Thermal stabilisation effects of Zr buffer layer on nanometric Rh overlayer catalyst formed on metal foil substrate

Abstract

A nanometric Rh overlayer formed on a metal foil substrate enables much higher turnover frequencies in NO reduction than the Rh nanoparticles used in conventional three-way catalysis. However, the thermal stability of the Rh overlayer structure needs to be improved for practical applications. In the present study, a Zr buffer layer inserted between the Rh overlayer and the foil substrate efficiently overcame the thermal deterioration at 900 °C for 25 h. A honeycomb catalyst consisting of a 7 nm-thick Rh overlayer, a 500 nm-thick Zr buffer layer and a 30 μm-thick Fe–Cr–Al metal (SUS) foil was prepared by pulsed arc-plasma deposition.

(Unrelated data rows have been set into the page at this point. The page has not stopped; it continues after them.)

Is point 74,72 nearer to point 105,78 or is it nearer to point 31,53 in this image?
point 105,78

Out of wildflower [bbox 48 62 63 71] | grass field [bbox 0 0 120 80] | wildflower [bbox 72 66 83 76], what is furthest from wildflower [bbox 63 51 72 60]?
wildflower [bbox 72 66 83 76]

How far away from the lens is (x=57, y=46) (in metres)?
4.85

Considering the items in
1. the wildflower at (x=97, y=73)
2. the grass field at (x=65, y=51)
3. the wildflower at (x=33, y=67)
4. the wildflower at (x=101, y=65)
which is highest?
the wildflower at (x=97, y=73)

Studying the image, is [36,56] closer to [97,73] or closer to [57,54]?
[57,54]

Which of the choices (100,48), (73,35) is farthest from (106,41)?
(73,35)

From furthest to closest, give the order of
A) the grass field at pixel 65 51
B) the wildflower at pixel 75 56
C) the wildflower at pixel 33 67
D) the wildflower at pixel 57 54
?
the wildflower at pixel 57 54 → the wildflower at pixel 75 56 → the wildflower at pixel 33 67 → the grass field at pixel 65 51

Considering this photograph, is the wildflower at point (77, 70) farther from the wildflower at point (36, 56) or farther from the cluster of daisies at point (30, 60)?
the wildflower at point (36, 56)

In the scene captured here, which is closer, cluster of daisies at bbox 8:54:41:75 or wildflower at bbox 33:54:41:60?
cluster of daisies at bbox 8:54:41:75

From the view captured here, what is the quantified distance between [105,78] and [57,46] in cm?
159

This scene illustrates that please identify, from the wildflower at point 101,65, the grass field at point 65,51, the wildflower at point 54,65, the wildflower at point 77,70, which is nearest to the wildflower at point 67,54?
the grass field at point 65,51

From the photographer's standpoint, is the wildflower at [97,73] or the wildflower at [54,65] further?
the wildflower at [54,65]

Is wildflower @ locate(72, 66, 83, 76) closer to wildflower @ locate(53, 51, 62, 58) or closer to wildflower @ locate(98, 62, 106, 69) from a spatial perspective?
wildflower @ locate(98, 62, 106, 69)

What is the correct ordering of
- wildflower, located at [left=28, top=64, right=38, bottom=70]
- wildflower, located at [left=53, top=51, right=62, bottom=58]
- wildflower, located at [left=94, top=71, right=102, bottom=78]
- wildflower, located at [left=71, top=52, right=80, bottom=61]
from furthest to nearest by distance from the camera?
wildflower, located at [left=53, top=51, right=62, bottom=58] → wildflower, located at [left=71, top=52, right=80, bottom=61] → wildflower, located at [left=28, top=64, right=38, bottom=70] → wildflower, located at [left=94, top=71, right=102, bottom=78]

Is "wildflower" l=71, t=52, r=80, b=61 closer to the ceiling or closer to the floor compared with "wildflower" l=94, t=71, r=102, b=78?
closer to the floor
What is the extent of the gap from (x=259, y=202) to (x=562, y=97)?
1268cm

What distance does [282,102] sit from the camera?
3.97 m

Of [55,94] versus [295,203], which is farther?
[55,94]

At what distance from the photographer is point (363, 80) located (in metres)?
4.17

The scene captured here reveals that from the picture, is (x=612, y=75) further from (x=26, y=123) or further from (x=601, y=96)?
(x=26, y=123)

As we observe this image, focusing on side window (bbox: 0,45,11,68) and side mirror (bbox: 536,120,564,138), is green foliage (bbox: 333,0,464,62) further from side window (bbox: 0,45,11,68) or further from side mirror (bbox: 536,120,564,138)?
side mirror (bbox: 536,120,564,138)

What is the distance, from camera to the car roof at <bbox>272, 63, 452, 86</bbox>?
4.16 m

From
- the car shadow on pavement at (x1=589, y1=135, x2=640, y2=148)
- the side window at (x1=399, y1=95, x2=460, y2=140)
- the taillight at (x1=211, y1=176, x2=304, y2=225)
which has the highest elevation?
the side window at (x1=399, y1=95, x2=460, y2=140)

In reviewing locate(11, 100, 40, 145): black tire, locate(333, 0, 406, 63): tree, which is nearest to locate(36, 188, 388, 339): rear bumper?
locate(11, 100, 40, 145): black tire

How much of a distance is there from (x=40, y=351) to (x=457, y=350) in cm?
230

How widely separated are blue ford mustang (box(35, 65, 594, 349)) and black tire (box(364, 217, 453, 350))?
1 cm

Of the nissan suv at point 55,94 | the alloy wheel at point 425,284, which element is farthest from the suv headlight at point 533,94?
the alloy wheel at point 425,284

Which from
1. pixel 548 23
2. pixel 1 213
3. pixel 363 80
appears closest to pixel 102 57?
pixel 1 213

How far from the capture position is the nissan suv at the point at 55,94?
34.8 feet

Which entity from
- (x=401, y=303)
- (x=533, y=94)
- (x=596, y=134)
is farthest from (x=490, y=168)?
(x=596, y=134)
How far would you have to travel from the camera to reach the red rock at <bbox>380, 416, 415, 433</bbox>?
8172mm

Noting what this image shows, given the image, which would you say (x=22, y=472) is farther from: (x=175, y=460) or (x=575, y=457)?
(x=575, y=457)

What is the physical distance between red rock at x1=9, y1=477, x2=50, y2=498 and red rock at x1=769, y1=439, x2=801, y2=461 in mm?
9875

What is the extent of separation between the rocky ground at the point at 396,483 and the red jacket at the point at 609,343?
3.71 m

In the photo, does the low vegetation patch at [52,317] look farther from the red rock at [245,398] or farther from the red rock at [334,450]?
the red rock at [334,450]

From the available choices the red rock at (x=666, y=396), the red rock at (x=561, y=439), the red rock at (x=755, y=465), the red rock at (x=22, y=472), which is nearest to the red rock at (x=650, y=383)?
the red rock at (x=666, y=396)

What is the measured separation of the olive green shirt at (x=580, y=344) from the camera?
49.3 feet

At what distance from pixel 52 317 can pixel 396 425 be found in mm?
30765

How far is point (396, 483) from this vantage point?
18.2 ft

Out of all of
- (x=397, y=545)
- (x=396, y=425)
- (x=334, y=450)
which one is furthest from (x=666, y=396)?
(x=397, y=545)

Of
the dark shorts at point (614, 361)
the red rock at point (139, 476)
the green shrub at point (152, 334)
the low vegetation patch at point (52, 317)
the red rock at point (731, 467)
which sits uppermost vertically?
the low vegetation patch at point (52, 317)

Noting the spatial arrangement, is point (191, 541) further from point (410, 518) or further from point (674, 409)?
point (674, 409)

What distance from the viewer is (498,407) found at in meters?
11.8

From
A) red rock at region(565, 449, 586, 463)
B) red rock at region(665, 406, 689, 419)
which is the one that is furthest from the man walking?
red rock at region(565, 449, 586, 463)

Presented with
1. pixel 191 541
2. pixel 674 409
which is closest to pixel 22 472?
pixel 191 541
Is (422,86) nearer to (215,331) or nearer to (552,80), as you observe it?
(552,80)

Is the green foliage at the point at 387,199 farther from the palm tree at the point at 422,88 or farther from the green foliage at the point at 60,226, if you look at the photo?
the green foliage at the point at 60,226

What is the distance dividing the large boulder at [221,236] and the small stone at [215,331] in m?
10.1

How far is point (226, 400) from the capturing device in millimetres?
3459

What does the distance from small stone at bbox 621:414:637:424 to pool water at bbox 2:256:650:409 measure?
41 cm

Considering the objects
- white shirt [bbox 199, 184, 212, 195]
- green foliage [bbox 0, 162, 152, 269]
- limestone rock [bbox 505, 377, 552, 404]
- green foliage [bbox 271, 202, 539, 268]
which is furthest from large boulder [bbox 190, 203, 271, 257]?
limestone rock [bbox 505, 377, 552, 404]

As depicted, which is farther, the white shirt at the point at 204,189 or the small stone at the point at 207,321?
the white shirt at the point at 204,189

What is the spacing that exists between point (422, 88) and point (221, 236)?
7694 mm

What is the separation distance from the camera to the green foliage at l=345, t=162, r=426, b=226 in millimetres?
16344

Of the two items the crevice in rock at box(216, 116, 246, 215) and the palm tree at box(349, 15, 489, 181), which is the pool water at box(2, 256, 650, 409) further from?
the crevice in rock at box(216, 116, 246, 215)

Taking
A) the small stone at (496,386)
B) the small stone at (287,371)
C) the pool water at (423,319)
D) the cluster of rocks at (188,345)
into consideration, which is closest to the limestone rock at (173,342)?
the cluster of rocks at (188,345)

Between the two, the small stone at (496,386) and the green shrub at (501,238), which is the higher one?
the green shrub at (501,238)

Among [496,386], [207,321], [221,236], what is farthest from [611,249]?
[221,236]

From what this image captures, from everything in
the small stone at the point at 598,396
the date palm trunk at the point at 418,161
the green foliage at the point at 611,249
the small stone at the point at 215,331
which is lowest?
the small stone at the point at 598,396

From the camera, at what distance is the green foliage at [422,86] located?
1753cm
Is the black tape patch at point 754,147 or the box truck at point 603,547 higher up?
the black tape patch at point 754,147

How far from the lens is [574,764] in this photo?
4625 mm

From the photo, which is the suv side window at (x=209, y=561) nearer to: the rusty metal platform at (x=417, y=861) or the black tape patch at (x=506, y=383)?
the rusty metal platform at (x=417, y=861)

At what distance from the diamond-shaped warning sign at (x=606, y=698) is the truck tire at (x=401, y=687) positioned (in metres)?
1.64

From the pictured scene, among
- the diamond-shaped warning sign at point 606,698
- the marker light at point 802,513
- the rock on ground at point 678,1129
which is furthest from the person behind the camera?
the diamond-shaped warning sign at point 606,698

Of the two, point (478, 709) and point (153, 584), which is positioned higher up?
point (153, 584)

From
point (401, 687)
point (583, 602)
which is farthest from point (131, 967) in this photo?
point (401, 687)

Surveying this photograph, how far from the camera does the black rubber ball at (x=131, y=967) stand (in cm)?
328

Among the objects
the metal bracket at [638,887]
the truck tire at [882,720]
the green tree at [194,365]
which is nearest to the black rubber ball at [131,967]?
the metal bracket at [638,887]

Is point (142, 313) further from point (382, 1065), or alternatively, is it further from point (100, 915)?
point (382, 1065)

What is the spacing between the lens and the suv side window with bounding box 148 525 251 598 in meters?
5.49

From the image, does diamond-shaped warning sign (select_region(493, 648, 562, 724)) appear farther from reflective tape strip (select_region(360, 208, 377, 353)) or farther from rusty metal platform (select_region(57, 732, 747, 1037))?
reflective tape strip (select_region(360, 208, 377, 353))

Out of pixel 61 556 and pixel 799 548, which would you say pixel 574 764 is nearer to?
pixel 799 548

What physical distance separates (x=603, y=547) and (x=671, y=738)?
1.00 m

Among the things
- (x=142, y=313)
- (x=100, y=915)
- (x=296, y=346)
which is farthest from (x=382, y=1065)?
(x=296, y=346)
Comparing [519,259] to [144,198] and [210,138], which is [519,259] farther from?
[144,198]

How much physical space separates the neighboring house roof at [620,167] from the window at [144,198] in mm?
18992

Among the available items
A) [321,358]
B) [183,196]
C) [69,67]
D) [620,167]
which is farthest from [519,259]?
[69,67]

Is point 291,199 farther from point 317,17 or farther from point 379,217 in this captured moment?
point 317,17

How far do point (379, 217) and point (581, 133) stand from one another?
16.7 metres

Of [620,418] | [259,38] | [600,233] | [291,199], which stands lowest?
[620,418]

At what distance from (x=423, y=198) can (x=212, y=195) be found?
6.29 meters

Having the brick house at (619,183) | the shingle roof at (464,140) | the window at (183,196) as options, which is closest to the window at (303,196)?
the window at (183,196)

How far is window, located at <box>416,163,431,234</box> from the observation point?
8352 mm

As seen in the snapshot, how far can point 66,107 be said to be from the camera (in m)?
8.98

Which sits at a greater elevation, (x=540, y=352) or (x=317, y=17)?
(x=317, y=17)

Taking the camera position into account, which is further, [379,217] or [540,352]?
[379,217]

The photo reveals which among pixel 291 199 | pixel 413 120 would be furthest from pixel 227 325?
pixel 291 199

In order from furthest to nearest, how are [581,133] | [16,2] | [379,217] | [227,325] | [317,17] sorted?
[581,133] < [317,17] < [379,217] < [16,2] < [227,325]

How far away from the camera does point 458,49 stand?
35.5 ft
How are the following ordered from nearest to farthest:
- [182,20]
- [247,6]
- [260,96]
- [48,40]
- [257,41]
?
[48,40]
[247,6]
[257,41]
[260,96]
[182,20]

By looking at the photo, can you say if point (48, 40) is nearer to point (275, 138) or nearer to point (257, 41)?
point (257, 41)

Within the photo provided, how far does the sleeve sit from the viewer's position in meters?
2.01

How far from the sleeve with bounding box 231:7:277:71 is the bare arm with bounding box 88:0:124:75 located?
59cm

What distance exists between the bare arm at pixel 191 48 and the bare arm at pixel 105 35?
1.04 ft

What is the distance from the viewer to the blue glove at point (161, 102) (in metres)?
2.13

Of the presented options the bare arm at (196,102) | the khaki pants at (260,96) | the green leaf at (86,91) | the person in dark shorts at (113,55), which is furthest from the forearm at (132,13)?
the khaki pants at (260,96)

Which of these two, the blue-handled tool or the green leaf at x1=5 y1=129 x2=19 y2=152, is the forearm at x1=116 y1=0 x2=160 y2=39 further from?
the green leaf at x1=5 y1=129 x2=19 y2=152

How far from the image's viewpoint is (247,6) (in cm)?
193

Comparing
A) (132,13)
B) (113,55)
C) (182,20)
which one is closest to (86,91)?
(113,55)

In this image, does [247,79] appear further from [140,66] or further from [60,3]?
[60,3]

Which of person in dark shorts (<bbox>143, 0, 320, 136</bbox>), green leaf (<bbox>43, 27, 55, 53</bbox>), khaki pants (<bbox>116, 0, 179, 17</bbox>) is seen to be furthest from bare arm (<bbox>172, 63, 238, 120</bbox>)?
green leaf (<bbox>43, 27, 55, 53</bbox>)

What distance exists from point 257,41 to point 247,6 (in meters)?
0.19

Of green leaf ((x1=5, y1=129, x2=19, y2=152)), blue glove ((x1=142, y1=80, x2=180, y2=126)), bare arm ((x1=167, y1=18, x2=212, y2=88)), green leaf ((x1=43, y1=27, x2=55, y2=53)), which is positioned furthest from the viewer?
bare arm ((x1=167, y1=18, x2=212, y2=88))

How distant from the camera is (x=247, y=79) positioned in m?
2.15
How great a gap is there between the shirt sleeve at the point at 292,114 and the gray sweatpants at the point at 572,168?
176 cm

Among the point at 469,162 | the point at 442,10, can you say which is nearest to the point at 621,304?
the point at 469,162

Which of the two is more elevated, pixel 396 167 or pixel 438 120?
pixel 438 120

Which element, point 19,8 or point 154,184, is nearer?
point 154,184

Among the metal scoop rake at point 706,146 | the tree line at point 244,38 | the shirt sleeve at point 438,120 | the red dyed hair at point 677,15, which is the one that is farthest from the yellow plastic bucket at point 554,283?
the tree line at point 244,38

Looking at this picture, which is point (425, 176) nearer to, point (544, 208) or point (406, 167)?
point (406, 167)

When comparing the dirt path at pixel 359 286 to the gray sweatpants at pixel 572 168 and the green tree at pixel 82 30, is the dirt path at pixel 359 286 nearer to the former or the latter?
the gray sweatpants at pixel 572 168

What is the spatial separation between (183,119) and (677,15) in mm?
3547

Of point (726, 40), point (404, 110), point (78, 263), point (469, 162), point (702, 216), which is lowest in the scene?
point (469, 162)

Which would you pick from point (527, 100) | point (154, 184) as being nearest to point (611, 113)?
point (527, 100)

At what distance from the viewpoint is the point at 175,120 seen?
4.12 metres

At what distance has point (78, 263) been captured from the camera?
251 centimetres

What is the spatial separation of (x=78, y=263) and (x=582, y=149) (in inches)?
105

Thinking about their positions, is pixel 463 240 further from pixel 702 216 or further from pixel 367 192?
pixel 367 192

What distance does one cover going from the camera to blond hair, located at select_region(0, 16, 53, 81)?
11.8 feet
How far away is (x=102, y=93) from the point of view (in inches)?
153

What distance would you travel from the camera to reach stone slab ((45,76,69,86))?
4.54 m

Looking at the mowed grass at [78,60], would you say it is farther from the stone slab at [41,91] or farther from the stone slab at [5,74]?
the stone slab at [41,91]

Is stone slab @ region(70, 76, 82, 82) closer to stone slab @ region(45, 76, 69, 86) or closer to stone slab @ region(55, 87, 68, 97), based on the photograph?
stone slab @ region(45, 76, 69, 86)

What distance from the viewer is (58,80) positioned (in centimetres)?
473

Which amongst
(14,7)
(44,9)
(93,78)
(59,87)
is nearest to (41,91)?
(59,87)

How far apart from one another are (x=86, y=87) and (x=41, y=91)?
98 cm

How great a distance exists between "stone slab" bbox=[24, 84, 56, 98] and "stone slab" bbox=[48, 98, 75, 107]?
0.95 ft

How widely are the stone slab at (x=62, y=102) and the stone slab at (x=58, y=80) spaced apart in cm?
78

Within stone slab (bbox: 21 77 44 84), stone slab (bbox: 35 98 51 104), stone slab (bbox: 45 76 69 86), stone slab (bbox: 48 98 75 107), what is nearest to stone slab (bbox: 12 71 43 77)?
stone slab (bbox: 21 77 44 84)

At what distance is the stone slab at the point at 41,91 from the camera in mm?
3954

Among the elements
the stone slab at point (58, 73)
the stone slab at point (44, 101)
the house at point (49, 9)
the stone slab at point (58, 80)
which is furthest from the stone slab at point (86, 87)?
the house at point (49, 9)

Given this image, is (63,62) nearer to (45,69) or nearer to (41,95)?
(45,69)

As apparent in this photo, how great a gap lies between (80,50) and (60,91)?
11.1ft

After thermal ageing, the Rh/Zr/SUS demonstrated steep light-off characteristics in simulated NO–CO–C₃H₆–O₂ reactions. In contrast, the neat catalyst without the buffer layer (Rh/SUS) was totally deactivated by the Al₂O₃ passivation layer that formed over the active Rh overlayer. The Zr buffer layer preserves the outermost surface of the Rh overlayer by blocking the interaction between the Rh and Al₂O₃ layers. Consequently, the Rh surface coverage of Rh/Zr/SUS exceeded 80% after thermal ageing at 900 °C, versus almost 0% for Rh/SUS.